Sans cesse de nouveaux classements débarquent sur nos écrans : les villes où il fait bon vivre, les plus beaux marchés de noël, les meilleurs fromages du monde, les départements où l’on respire le mieux… c’est l’asphyxie ! Face à la prolifération, la méfiance s’impose. Certains de ces classements apportent de solides garanties, notamment par un affichage clair des critères. D’autres tiennent de l’escroquerie, reposant sur des démarches non scientifiques mais très lucratives.
En 2022, l’Agence France Presse (AFP) alertait suite à la publication d’un classement réalisé par Numbéo et signalant plusieurs villes françaises parmi les plus criminogènes du monde (Nantes apparaissant devant Bogotá !). Amplement relayé par le RN et Reconquête pendant la présidentielle, ce sondage ne recueillait en fait que le ressenti d’internautes, pouvant voter plusieurs fois et dont le lieu de résidence n’était jamais vérifié. « Cette approche ne vaut rien », concluait le directeur de l’Observatoire des criminalités internationales de l’IRIS.
Ne jetons pas le bébé avec l’eau du bain, quelques hiérarchisations sérieuses décrivent une réalité, positive ou négative, et s’avèrent utiles aux décideurs, investisseurs, citoyens et voyageurs. Mais le temps long demeure le meilleur outil de mesure. On ne sait estimer correctement la qualité de vie dans une ville sans y avoir vécu au moins quelques mois. Pour ces classements, dont l’objectif consiste principalement à susciter du commentaire et booster l’activité des réseaux sociaux, se pose la question de la subjectivité.
On aime, un peu, beaucoup, passionnément, à la folie, pas du tout, une ville, un marché ou une plage pour des raisons souvent irrationnelles et intimes.
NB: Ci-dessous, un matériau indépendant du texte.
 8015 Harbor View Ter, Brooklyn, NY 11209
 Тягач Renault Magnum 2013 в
Or, aucun sondage ne sait calculer la puissance de nos émotions, elles aussi bâtisseuses de la cité idéale. Les tops 10, 20 ou 50 des « plus belles villes » peuvent se concevoir par exemple sur la base de la richesse architecturale ou du nombre de jardins, mais ils révèlent la limite de ces classements : le degré de beauté, comme la qualité d’une saucisse, s’estime selon une appréciation personnelle et toujours contestable.
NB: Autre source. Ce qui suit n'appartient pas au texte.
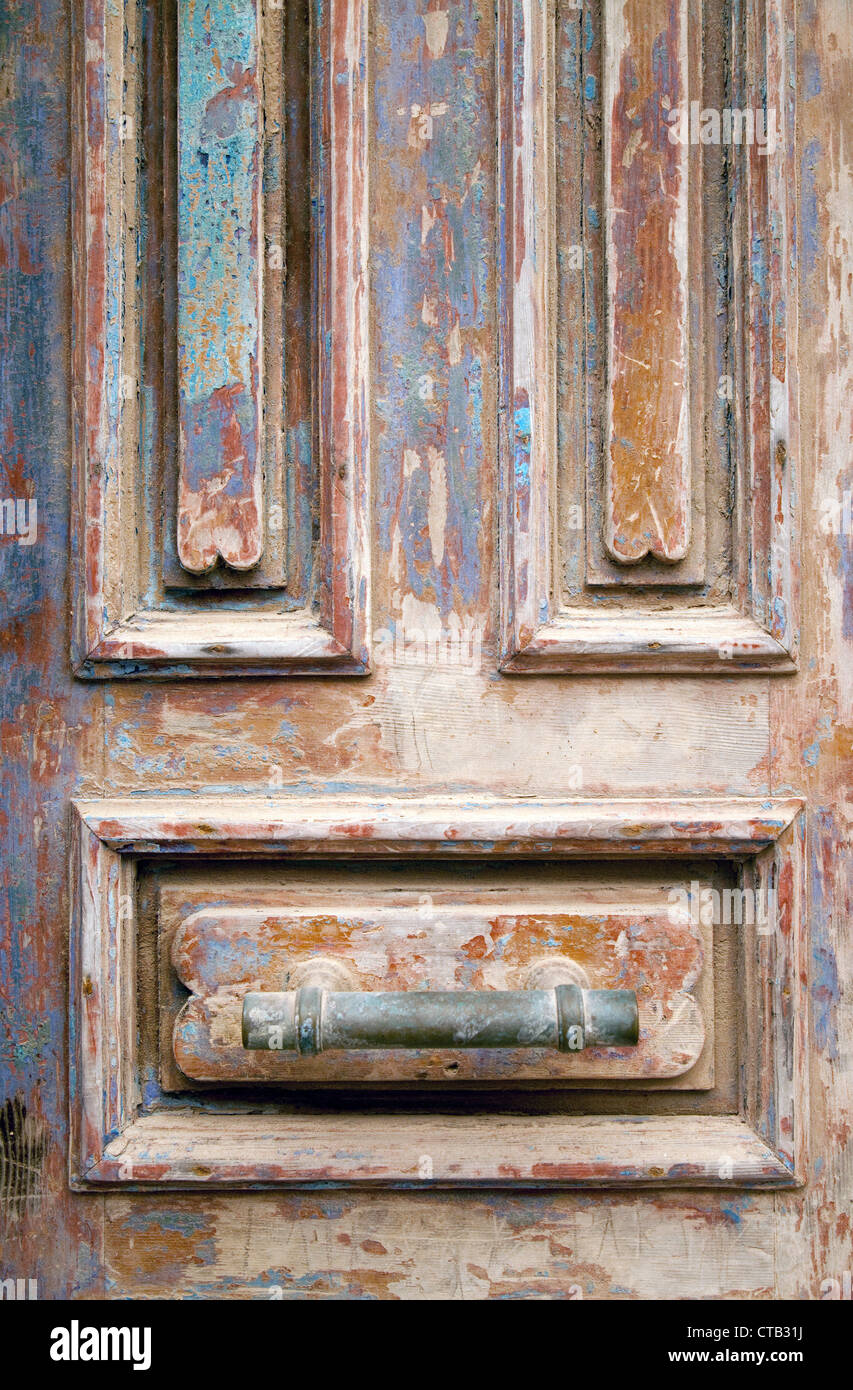 Close up de l'écaillage de la peinture sur une porte en bois traditionnel, l'Afrique Maroc Essaouira Banque D'Images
C’est la même gare de Metz que Maurice Barrès décrétait moche et qui fut primée cent ans plus tard « plus belle gare de France » (grâce à la mobilisation d’internautes). Que je trouve Barrès sur le coup mal inspiré ne change rien à l’affaire. La sensibilité déserte la sphère comptable. Et que je reste farouche partisan de l’atmosphère des antiques et poussiéreux rades de banlieue n’écorne pas mon enthousiasme pour la lumineuse Metz.